Pure states, positive matrix polynomials and sums of hermitian squares

TL;DR

This paper establishes a bijection between pure states of an archimedean quadratic module of matrix polynomials and a product space, providing conceptual proofs for positivity certificates and exploring extensions beyond symmetric polynomials.

Contribution

It introduces a natural bijection linking pure states to a product space, offering new conceptual proofs for positivity certificates of matrix polynomials.

Findings

Bijection between pure states and a product space involving S and projective space

Conceptual proof of Hol and Scherer's positivity result for matrix polynomials

Discussion on non-symmetric polynomials and non-archimedean cases

Abstract

Let M be an archimedean quadratic module of real t-by-t matrix polynomials in n variables, and let S be the set of all real n-tuples where each element of M is positive semidefinite.

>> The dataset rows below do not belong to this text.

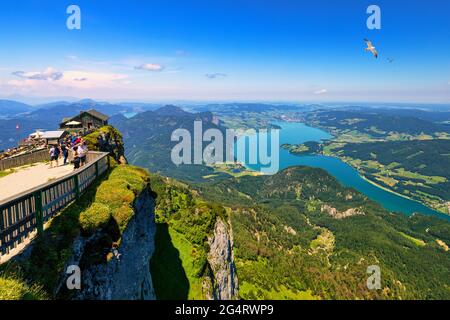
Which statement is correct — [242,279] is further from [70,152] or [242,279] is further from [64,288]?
[64,288]

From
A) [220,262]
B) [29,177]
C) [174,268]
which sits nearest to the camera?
[29,177]

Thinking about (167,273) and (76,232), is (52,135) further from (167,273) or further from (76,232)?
(76,232)

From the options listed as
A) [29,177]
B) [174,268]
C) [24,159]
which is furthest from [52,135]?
[174,268]

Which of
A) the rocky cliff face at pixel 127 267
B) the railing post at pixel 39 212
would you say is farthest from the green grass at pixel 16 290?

Our key finding is a natural bijection between the set of pure states of M and the cartesian product of S with the real projective (t-1)-space. This leads us to conceptual proofs of positivity certificates for matrix polynomials, including the recent seminal result of Hol and Scherer: If a symmetric matrix polynomial is positive definite on S, then it belongs to M. We also discuss what happens for non-symmetric matrix polynomials or in the absence of the archimedean assumption, and review some of the related classical results. The methods employed are both algebraic and functional analytic.